Occidental Petroleum stock lifted by CEO's break-up talk
June 3 (Reuters) - Occidental Petroleum Corp. is discussing how a potential break-up of the oil company might look, according to analysts, as it puts flesh on an idea floated by the chief executive in April that has helped boost the stock by 13 percent.
Shares of Occidental were up 2.2 percent on Monday at $94.12, nearly $11 higher than before CEO Steve Chazen mentioned on the quarterly conference call that he was looking at potential deals to "move the needle" for the stock. Shares of other big U.S. oil companies are up less than half as much in that time.
"Oxy's had a nice run here lately, and at least part of that's due to increasing expectations they're going to do something (via restructuring)," said Brian Youngberg, an analyst at Edward Jones in St. Louis who has a 'buy' rating on the stock.

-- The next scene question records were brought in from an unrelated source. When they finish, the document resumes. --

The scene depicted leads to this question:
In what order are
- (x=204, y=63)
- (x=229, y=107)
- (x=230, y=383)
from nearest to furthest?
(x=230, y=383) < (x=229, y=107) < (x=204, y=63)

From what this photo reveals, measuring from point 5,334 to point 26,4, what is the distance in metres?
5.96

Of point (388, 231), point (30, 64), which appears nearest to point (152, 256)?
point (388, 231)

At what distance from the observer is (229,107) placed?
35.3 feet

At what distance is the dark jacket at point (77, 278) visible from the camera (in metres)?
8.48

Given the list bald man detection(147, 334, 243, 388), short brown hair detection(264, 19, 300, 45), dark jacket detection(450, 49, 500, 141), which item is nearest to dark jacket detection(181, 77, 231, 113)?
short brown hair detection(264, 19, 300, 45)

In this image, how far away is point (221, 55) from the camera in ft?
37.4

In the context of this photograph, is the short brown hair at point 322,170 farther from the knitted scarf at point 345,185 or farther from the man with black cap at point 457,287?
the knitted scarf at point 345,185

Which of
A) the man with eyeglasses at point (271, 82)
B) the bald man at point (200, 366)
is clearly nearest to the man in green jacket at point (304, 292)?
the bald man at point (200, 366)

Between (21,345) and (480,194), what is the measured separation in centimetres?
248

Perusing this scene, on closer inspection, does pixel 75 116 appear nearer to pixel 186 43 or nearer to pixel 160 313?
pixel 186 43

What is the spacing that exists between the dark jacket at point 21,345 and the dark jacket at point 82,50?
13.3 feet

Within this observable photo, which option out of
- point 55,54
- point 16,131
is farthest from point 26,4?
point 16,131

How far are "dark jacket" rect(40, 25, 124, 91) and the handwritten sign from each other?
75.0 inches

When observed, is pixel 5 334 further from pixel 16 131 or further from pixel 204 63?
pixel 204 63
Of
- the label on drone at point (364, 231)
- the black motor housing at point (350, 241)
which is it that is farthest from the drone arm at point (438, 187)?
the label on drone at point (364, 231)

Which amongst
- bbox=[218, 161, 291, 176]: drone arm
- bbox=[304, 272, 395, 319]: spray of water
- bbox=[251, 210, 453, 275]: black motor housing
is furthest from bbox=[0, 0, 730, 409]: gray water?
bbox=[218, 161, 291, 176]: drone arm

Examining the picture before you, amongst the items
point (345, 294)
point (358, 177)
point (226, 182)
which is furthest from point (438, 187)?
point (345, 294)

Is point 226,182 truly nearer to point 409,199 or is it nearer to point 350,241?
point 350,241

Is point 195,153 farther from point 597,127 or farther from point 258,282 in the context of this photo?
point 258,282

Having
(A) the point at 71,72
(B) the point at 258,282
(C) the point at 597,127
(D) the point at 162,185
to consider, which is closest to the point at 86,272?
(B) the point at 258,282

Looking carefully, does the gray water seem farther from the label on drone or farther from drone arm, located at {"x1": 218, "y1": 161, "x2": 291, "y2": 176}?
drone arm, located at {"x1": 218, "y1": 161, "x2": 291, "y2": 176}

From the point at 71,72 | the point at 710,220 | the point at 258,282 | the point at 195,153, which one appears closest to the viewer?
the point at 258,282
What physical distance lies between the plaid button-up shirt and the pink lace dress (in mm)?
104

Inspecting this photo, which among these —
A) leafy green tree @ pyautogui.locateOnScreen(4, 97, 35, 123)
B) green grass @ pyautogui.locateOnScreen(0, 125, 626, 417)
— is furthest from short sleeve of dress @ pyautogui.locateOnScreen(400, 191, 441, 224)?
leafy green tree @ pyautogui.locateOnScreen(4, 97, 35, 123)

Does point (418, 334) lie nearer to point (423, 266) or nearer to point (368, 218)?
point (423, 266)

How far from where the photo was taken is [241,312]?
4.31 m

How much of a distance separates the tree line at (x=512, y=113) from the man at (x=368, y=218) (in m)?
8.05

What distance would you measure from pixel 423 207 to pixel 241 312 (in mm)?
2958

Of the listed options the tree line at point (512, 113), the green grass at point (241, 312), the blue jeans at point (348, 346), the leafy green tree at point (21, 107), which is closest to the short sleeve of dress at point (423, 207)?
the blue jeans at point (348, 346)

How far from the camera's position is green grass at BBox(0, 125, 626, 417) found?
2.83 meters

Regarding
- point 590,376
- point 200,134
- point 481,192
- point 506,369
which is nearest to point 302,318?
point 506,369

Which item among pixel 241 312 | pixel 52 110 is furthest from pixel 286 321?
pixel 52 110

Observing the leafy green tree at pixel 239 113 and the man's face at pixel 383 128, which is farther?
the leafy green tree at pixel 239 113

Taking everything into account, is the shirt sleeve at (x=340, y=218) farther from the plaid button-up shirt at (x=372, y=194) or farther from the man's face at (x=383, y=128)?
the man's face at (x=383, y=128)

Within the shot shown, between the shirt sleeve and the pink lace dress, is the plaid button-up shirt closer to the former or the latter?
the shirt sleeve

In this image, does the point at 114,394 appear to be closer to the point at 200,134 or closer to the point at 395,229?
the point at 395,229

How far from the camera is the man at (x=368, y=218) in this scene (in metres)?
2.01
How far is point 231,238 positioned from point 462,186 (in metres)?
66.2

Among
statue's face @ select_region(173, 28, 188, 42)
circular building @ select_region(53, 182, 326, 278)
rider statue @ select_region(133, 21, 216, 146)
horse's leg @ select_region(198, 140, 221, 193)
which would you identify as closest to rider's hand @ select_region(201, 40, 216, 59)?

Oppenheimer & Co. said in a recent research note that last week certain analysts attended group meetings with Chazen in which he discussed different restructuring scenarios.
"OXY could announce within three months plans to spin off its international operations," Oppenheimer said, predicting an estimated $20 billion from that sale could be used to buy back 25 percent of its shares.

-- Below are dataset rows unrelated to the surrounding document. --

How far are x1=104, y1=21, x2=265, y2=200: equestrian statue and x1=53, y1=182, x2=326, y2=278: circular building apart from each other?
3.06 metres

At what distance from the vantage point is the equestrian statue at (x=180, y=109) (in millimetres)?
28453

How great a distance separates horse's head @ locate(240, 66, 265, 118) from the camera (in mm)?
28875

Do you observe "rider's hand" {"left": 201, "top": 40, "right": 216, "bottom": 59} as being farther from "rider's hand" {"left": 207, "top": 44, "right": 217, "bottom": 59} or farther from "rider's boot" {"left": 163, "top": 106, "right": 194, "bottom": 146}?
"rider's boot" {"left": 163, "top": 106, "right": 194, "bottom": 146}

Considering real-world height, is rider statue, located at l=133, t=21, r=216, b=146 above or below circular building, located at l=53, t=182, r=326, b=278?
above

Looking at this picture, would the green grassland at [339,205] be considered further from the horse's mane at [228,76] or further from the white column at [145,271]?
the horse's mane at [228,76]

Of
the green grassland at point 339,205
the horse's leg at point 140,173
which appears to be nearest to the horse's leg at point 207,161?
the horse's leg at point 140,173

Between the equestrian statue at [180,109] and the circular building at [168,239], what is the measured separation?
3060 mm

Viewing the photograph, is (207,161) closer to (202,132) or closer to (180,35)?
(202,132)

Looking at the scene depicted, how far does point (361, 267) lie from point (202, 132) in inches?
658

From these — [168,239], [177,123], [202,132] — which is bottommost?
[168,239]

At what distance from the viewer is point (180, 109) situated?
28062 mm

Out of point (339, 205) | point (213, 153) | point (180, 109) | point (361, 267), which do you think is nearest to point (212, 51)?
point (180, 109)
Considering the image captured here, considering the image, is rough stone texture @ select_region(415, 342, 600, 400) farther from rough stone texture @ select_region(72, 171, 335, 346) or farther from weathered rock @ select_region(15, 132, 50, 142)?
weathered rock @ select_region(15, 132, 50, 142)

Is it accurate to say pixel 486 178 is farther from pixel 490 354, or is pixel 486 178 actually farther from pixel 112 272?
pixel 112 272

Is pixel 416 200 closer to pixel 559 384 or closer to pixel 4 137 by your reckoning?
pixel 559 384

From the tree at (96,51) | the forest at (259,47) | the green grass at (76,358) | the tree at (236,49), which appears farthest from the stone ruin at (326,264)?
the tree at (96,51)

The company's California and Permian basin assets in New Mexico and Texas could be spun off into separate companies, the analysts added, as they raised their price target on Occidental's stock to $115 from $100 on the potential restructuring impact.
Occidental did not respond to a request for comment.
Apart from its South American interests in Bolivia and Colombia, Occidental has operations in seven countries in the Middle East and North Africa, from Libya to Iraq to Yemen.
One reason the assets may be on the block is the departure last month of the company's long-serving Lebanon-born chairman, Ray Irani, after shareholders voted him out.
"He had strong contacts there, which in the past served the company very well," Youngberg said, noting that political turmoil in the Arab world over the past few years had made it less attractive for many U.S. investors.
Chazen said on April 25 that Occidental's stock underperformance meant he would take a hard look at sizable deals to realize value for the company.
"I do not want to go down the path of a sort of delicatessen approach to this where you slice a piece of baloney off and throw it to the wolves," he told analysts on a conference call.
Credit Suisse analysts saw what they called a "Potential Three Way Break Up" in which the California unit - valued at $22 billion - would also be spun out, leaving Oxy's Permian assets attached to its pipeline, oil trading, storage and chemicals businesses.